WASHINGTON (AP) — An "Obamacare" tax on medical devices is falling short of its revenue target because thousands of companies aren't paying it, according to a government audit released Tuesday.
The audit by the Treasury inspector general for tax administration says the IRS needs to do a better job policing the tax. The tax agency, however, doesn't have adequate tools to identify which companies owe it, the audit said.
The report could add fuel to efforts to repeal the tax, which is opposed by Republicans and many Democrats.
While the IRS has taken steps to educate companies about the tax, the agency "faces challenges to definitively identify manufacturers subject to the medical device excise tax reporting and payment requirements," said the inspector general, J. Russell George.

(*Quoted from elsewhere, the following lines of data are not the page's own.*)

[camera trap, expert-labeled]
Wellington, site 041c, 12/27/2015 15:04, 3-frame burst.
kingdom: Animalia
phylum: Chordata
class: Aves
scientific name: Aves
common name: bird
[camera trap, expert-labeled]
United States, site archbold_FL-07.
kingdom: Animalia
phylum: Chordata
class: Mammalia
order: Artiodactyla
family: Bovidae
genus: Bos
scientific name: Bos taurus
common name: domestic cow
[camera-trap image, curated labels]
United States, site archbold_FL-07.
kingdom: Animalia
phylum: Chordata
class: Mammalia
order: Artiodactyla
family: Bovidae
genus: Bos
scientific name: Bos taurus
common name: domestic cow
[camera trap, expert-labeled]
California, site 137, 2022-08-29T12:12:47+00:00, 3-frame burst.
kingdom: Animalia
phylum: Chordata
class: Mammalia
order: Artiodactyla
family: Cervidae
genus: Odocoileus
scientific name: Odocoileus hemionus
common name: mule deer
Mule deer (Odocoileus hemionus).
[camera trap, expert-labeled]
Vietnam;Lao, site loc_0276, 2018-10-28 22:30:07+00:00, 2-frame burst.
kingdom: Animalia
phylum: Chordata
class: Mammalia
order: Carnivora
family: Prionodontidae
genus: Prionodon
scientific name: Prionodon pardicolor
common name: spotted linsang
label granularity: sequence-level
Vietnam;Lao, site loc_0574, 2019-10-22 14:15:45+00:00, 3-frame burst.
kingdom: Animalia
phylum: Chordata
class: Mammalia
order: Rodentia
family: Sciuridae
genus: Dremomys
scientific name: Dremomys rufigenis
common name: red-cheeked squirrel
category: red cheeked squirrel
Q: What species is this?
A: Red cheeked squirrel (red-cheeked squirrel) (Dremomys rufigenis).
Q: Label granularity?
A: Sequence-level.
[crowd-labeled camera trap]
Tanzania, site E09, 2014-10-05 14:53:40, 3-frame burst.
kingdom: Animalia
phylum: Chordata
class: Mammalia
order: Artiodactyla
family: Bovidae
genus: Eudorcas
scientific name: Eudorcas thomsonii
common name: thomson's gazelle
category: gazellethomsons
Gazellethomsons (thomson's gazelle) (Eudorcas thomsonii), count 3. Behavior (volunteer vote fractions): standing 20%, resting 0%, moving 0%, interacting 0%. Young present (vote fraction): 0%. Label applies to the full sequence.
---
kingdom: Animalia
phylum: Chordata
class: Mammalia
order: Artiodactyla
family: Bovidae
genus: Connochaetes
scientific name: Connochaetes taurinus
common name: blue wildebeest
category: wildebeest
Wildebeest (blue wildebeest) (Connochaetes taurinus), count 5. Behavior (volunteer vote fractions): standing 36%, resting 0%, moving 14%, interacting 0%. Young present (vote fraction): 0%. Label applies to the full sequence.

To help pay for President Barack Obama's health law, Congress enacted a 2.3 percent tax on the sale of medical devices used chiefly by doctors and hospitals, such as pacemakers and CT scan machines. Consumer items are exempted, including eyeglasses, contact lenses and hearing aids.
The tax took effect in January 2013. For the first six months of that year, the IRS estimated it would collect $1.2 billion from the tax. The audit said the IRS collected only $913 million — 24 percent less than the estimate.
The tax is projected to generate $29 billion over the coming decade, so a 24 percent shortfall — if it were sustained — would be significant.
Companies subject to the tax are required to file quarterly tax forms with the IRS.
The IRS estimated it would receive between 9,000 and 15,600 returns for the first two quarters of 2013, the audit said. But the IRS received only 5,107 returns, suggesting that thousands of companies either don't know about the requirements or are simply ignoring them.
The IRS said in a statement that the agency is addressing the audit's recommendations, including revising tax forms to prevent future discrepancies.